An even bigger ALAS… three years after that… guess who had come back to haunt me? Yep, none other than LAW!

Gossip being a big part of retail world, my colleagues soon discovered I had worked for her, before, and so I became the go-to guy to answer all their worried, “what’s she like” queries. Opting to remain professional, I’d refrain from any badmouthing. After all, I hadn’t seen LAW in years… maybe she had changed? Ergo, my noncommittal reply went something like this, “I can get along with almost anyone. If you can, too, there’ll be no problem.” But, hell, even I wasn’t totally buying into my pep talk.

Since I had accrued over two weeks worth of vacation time, I decided to go on a safari… a job hunting safari. It was following one particularly, exhausting day of interviews, when I opted for an early bedtime. Just as I was drifting off to sleep I went to my own go-to guy to ask…
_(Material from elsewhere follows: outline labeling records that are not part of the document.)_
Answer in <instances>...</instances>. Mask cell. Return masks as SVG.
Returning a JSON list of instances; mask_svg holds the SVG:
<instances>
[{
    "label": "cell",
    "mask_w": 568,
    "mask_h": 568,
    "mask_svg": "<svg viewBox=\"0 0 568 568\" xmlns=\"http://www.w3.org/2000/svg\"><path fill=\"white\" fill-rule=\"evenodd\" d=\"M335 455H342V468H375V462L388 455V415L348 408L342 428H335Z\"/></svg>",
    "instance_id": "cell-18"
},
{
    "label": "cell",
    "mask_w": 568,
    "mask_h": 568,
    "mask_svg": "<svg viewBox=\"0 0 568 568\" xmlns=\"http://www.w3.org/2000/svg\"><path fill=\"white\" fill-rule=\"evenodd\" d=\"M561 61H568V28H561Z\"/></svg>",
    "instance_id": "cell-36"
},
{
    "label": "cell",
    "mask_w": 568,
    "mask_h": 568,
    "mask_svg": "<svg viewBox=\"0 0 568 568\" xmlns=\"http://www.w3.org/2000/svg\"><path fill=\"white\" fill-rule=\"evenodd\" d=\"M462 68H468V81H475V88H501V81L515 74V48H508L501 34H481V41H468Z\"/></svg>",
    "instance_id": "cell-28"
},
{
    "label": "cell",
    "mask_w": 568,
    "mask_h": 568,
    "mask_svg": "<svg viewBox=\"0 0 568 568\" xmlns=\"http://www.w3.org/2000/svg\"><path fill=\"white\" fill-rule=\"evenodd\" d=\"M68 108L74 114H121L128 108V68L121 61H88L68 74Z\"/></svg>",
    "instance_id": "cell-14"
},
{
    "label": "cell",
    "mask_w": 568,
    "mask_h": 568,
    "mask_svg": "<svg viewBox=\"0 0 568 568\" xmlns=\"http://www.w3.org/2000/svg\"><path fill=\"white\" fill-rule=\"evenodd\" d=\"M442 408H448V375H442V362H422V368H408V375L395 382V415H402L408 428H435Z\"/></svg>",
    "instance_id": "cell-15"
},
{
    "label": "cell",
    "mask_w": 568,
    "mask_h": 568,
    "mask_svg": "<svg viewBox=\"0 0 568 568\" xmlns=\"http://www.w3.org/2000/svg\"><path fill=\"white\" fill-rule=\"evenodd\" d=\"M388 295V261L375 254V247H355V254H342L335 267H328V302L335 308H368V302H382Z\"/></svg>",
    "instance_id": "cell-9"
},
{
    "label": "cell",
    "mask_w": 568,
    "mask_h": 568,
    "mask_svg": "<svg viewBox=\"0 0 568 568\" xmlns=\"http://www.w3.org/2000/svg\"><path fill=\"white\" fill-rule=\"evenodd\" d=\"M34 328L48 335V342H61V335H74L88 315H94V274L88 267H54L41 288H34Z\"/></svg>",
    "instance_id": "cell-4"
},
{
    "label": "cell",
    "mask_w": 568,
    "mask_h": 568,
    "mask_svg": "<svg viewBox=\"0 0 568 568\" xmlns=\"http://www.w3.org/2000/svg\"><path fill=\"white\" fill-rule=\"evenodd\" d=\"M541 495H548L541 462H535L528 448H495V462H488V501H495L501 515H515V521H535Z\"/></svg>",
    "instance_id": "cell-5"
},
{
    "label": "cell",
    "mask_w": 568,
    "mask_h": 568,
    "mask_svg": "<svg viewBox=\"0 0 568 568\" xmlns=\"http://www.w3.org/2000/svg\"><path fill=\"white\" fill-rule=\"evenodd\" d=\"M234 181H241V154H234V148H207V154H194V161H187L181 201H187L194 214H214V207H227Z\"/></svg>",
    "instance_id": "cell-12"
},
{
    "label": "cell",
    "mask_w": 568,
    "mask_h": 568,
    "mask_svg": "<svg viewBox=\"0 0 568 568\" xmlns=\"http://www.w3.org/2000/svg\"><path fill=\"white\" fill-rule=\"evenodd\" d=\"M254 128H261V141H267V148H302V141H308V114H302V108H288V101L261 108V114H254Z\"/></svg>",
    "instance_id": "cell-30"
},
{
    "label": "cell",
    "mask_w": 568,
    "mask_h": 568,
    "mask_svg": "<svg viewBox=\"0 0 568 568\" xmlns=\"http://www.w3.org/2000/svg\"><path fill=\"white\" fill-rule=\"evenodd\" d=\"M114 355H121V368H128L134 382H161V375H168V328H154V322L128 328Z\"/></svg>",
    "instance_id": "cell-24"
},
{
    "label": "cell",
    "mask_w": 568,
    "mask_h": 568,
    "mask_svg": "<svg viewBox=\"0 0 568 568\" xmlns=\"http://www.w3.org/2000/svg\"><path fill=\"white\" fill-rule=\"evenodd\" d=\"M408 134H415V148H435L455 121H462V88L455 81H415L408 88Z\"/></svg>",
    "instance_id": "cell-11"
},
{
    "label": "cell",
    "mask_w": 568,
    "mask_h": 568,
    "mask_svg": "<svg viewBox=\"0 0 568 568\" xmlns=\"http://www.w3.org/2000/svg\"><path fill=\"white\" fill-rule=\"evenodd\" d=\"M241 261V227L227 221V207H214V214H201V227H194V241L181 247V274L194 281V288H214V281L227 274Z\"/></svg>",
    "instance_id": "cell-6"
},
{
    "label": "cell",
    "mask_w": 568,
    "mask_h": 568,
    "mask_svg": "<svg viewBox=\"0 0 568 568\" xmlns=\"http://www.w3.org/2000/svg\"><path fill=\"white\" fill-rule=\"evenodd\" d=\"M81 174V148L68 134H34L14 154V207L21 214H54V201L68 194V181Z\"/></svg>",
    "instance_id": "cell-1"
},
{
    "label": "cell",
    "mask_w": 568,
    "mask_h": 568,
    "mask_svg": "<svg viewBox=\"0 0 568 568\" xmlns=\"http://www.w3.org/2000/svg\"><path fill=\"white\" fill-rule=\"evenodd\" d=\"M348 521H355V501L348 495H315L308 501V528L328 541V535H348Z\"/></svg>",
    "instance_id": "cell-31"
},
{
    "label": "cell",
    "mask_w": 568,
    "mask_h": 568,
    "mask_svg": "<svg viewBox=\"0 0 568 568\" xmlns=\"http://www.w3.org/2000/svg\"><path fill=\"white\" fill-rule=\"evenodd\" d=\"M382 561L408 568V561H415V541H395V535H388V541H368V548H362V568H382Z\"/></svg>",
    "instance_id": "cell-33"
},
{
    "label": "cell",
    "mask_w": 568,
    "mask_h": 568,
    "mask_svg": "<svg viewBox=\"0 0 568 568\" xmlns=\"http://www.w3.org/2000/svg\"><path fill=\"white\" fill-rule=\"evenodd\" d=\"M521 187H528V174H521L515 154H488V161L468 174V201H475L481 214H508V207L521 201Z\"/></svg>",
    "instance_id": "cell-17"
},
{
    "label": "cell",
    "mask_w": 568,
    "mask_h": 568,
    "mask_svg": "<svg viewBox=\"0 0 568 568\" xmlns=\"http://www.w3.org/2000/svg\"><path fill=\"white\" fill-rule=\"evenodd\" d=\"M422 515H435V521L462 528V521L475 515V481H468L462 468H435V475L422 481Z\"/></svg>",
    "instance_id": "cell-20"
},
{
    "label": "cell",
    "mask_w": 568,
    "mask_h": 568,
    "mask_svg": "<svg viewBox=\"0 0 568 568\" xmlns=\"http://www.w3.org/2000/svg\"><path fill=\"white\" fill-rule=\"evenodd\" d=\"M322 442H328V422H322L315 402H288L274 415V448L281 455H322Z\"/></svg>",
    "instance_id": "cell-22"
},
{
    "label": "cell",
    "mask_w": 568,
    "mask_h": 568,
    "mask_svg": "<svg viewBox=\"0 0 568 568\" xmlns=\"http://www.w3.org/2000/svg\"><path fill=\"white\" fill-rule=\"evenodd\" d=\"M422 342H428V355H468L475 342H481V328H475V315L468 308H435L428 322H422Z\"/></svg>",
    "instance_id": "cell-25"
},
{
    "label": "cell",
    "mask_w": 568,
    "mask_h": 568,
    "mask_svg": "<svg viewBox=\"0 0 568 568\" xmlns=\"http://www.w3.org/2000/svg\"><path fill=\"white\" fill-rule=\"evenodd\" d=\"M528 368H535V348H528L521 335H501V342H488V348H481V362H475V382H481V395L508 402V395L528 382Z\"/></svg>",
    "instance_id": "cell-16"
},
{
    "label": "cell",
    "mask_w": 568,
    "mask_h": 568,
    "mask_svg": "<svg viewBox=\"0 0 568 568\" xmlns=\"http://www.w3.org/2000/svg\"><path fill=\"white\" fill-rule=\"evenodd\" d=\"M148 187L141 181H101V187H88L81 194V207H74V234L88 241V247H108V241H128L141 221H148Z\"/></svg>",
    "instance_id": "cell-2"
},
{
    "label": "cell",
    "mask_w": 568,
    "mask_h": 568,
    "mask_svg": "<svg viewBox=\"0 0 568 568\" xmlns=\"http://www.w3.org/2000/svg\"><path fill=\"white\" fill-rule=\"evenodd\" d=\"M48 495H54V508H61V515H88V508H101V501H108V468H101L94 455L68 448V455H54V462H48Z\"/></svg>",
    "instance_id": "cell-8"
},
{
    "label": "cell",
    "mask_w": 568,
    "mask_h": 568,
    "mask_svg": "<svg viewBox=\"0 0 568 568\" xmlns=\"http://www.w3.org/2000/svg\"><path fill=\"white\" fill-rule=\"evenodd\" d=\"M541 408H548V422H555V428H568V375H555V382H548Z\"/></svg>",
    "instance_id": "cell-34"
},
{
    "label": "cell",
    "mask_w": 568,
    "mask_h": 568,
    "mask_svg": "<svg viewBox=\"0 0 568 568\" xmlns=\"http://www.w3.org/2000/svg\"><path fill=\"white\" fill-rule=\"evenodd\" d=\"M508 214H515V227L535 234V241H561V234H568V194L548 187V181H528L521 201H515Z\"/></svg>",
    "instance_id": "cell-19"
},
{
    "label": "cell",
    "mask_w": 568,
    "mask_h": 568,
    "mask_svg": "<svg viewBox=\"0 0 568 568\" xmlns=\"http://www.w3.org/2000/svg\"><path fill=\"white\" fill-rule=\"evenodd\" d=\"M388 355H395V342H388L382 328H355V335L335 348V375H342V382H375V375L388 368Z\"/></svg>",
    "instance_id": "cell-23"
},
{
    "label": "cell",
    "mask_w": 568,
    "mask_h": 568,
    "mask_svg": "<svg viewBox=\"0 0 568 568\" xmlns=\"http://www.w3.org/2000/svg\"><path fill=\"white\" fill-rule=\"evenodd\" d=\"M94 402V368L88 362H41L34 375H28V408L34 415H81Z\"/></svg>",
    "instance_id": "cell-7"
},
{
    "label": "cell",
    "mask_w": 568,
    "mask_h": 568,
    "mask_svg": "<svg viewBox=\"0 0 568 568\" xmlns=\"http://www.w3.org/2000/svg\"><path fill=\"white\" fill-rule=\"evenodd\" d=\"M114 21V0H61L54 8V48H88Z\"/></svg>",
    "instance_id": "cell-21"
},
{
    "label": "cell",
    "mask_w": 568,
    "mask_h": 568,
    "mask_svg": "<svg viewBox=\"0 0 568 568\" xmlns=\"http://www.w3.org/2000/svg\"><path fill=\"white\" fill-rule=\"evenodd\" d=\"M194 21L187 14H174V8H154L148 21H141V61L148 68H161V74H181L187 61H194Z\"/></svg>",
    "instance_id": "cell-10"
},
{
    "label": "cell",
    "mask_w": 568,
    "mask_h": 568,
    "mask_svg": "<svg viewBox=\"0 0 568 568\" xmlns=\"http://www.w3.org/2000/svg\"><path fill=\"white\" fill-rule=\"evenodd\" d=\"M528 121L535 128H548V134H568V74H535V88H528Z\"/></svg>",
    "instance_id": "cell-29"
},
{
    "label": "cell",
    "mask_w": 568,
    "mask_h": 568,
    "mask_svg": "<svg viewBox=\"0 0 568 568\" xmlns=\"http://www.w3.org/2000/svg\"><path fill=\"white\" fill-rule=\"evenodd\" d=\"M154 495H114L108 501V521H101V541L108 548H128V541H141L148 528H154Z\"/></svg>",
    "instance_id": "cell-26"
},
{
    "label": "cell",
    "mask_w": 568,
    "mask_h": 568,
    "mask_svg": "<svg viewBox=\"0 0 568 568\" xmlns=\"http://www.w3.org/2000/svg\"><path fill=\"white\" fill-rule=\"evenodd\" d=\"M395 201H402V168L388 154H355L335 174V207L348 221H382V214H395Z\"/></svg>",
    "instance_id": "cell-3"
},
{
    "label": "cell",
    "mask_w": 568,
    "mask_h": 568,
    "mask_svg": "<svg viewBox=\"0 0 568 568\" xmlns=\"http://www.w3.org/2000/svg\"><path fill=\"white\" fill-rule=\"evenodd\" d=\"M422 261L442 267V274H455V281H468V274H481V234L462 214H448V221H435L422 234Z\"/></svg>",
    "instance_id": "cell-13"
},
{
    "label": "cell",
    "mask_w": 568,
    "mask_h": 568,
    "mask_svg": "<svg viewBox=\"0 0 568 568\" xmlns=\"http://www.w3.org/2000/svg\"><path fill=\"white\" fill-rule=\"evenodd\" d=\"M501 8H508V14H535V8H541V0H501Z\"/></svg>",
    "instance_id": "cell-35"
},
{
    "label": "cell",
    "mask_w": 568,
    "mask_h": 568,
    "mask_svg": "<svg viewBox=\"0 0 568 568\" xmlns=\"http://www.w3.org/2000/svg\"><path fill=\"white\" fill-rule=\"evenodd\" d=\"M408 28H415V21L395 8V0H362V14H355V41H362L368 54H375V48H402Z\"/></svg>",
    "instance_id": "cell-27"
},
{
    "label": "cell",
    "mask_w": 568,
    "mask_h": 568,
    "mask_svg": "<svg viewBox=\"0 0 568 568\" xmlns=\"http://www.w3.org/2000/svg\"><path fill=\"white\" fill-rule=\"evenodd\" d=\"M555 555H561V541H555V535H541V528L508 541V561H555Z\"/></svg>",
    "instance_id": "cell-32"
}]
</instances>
“God, considering the dozens of retailers LAW had to choose from, why mine?”

The next morning, I awoke to a rapidly fading dream. Upon concentrating deeply, all the sudden my memory clicked. I had dreamt about a long ago conversation with my mother. We were trying to figure out how best to stop schoolyard bullies from making my life miserable. Since my principal was of the gruff, insensitive, “Just man up and take it, sonny!” mindset, there could be no help from him. That’s when Mom suggested I turn to a higher authority… the highest authority. She mentioned Matthew 5:44.

“But I say to you, love your enemies, bless those who curse you, do good to those who hate you, and pray for those who spitefully use you and persecute you…”

I now realized my problems with bully LAW could be dealt with similarly. I could even tap into my own submission of applications and resumes routine. This had to be quite similar to what LAW had just experienced! I began beaming my prayers upward, throughout all my remaining vacation days… especially between job interviews.

“God, won’t you please help my new boss LAW. There must be at least one other personnel manager who could make her a job offer she can’t refuse. Lavish her with better pay… a primo benefits package… a better 401K… the works! Nothing is too good for LAW!”

Well, I soon found myself glumly heading back to work… expecting the worst… yet… upon punching the time clock on my first day back… my grinning, assistant manager told me that, in my absence, there’d been a sudden shake up of the status quo.

Part Three

Within mere days of hiring on, LAW had put in her two week’s notice! Seems, somehow (?), some way (?) she had gotten a much better job offer. Go figure, huh? Even better… since our four assistant managers were fully capable of running the store without her… our District Manager had decided to cut her free much sooner.

Bottom line, I never had to even cross paths with her… not even once… not so much as even a fleeting glance at each other… or in her case… her stock-in-trade, suspicious, “if looks could kill” glower.

Even my “failure” at finding a new job had to have been God’s way of preventing me from leaving Company “B”… something I had never really wanted to do.

While some might chalk up my experience to mere co-incidence, I’d say there’s much to be said for the power of positive thinking… the power of prayer.

Hmmm… all the sudden I find myself in an especially positive mood. So… uh… please excuse me while I head off to find a place of solitude… uh… to begin praying that a certain fake prez will get a much better job offer… preferably within the private sector.